Skip to main contentThe feedback system allows you to continuously improve your AI guardrails by providing feedback on detection results. This human-in-the-loop approach helps fine-tune your detectors, reduce false positives, and enhance overall detection accuracy.
How feedback works
When you provide feedback on detection results, Guardion uses this information to:
- Build a dataset of edge cases specific to your use case
- Immediately apply adjustments to incoming prompts and responses in the Guard API (using similarity and string match)

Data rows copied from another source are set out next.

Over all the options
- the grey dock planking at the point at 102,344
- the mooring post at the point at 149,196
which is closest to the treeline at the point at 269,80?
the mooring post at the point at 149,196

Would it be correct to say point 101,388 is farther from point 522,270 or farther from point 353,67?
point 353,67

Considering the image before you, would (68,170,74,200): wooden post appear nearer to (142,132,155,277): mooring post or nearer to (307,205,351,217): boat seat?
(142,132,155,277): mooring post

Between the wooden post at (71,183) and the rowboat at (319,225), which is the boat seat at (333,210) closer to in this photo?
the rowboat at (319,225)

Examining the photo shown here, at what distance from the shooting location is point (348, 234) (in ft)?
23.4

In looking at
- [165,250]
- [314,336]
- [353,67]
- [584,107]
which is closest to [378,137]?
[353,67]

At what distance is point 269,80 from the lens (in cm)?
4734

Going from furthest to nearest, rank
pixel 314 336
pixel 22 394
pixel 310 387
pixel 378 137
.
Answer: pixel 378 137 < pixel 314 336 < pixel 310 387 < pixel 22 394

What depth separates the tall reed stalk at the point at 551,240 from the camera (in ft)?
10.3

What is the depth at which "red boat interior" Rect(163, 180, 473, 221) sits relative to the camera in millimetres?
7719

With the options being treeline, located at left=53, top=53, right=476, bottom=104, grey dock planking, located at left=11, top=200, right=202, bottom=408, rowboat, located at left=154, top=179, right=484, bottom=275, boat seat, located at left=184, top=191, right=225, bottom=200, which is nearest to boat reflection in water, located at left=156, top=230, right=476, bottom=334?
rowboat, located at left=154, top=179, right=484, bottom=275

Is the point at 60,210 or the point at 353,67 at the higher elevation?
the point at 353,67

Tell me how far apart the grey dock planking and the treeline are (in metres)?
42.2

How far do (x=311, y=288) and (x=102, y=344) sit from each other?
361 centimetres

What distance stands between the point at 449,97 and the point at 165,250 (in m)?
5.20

- Incorporate your feedback during for the policy’s models retraining
This process helps your guardrails become more accurate over time, reducing false positives while maintaining strong protection.
Providing feedback
The feedback interface is integrated directly into the Logs section, making it easy to review and provide input as you investigate detections.
Individual feedback
When reviewing a specific log entry:
- Click on the log to view all detection details
- For any incorrect classification, click Mark as Misclassification
- Your feedback is immediately applied to the relevant policies
Bulk feedback
To efficiently review multiple logs at once:
- Select multiple log entries using the checkboxes
- Choose one of the available actions:
- Mark as Misclassification - For incorrectly classified content
- Confirm as Flagged - To validate correct threat detections (available when Threat filter is enabled)

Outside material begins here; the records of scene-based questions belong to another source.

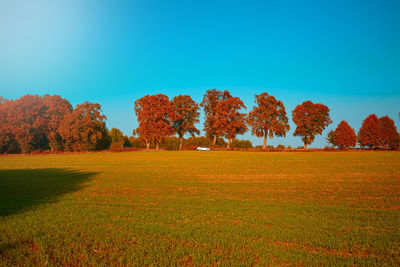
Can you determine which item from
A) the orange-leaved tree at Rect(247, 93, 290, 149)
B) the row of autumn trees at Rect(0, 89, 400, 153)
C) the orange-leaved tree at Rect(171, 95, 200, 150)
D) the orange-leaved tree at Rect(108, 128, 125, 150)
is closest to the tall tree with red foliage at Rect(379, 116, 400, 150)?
the row of autumn trees at Rect(0, 89, 400, 153)

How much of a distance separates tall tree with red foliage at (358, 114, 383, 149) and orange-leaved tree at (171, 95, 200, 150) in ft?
147

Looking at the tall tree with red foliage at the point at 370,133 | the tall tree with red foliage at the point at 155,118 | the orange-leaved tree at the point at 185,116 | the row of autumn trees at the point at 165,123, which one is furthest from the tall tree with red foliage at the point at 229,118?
the tall tree with red foliage at the point at 370,133

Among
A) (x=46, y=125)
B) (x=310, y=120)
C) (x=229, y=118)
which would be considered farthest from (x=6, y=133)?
(x=310, y=120)

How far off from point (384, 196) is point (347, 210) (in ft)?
8.92

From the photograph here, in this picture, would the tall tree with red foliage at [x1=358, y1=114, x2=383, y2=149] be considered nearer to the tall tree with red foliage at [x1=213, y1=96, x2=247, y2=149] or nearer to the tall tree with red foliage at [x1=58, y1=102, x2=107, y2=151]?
the tall tree with red foliage at [x1=213, y1=96, x2=247, y2=149]

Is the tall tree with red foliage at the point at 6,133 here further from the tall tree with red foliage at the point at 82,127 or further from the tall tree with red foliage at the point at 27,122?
the tall tree with red foliage at the point at 82,127

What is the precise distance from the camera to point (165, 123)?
52.0 metres

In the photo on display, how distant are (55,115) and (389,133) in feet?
265

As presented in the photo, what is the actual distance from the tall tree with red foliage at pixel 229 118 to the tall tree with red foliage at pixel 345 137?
27318mm

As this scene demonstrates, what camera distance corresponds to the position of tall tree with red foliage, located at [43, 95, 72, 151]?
149ft

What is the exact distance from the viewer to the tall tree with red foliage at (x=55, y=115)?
4531 cm

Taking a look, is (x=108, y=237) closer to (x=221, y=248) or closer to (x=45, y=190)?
(x=221, y=248)

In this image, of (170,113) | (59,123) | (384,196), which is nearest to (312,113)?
(170,113)

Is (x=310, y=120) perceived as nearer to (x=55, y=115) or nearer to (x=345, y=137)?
(x=345, y=137)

Note: Feedback is processed individually for each policy that triggered a detection, allowing for precise improvement of specific guardrails.
Reviewing feedback history
You can review all feedback provided for each policy:
The feedback history shows all previous inputs and allows you to modify them if needed. Any changes take effect immediately in the Guard API inside the feedback system.
Feedback Integration with Guard API
The following diagram illustrates how the Guard API processes requests and incorporates feedback throughout the workflow:
Detection workflow
The Guard API follows a structured evaluation process for each request:
- Input validation: The API validates incoming requests and extracts messages for evaluation
- Policy application: Your configured policies determine:
- Which messages to evaluate (user, assistant, or both)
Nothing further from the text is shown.